Unfortunately many of the mountain views were obscured by drizzly weather, including the famous “Charlie’s Bunyan” overlook. I’ve come to accept that I’m going to see some of the amazing views on this trip that other hikers may have not caught but others will just be socked in.
However coming down out of the Smokeys into Davenport Gap after the rains was very beautiful. The eco zone switched from alpine forest to diciduous rain forest as I descended a couple thousand feet out of the mountains. It was misty in the valley but clearing above and the green really popped. There were salamanders and toads and Cricket and I got a glimpse of more magical forest fairies (fireflies) after everyone else had gone to bed. I slept in the shelter again due to lack of suitable tent spots (and the pouring rain), and was only slightly disturbed by the chain link fence and gate that locked to keep the bears out. People have described that shelter as the “bear zoo” where bears can come and view real life humans safely confined in their cage. Thankfully we didn’t see any bears that night.

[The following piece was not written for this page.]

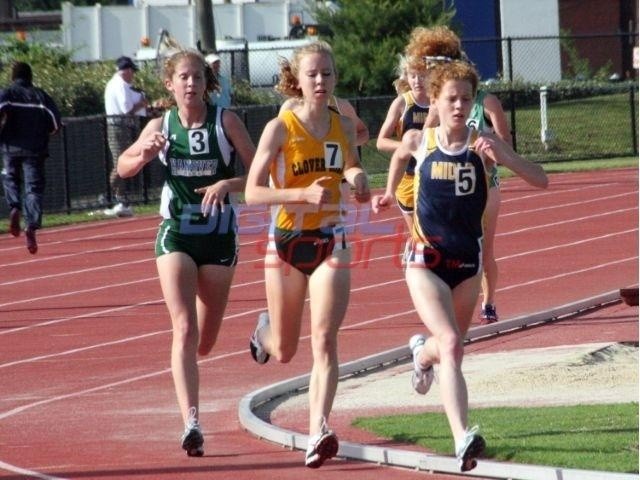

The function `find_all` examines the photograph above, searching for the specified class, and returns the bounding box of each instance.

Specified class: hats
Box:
[204,53,221,65]
[113,54,140,73]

Once out of the Smokeys it was just a few days of hiking into Hot Springs, NC. The main highlight in this section was a bald mountain top called Max Patch (derived as a homophone for Mack’s Patch). While I didn’t entirely plan it this way, the summit happened to fall right at the end of a long day in wonderful weather. All of the reviews said if you get a chance to camp the summit definitely do it. There’s a parking lot nearby and it’s a popular place for people to go and watch the sunset or sunrise. A couple was taking their wedding photos, another woman snapping pictures for her new outdoor T-shirt line, and a group of sorority girls all jumping simultaneously for the sorority-girls-jumping-simultaneously shot. Once the sun set it cleared out quickly. My tent was positioned with the vestibules facing east and west. I slept with the vestibule open so at first light I just rolled over and unzipped the door of my tent so I could watch the sunrise from my warm sleeping bag. I heated some water for oatmeal and some coffee and enjoyed the sunrise with the other folks on the mountain. Apparently Max Patch is often covered in clouds or blowing gale force winds, so I consider this sunset and sunrise combo a win in the view book.
Next stop is Hot Springs, NC where I’ll get to take a break and meet up with my friends Brad and Beth who I met while working at the brewery in Honolulu. They live in North Carolina and have been big supporters of my adventure on the trail. This entry is getting long so I’ll post more on that in the next post.
6 thoughts on “Fontana Dam to Hot Springs”
I think there’s a “sorority-girls-jumping-simultaneously” museum in Gatlinburg.
Unfortunately I paid for the museum before I knew you could see it in the wild.
Great tales on the AT!
I saw the same sunrise from the beach mine was not worthy of a picture but we were together
Love the pic of your lone tent at max patch…keep on trucking and watch out for them hunger bears…ps..the video was funny
Amazing journey Adam! You look great btw.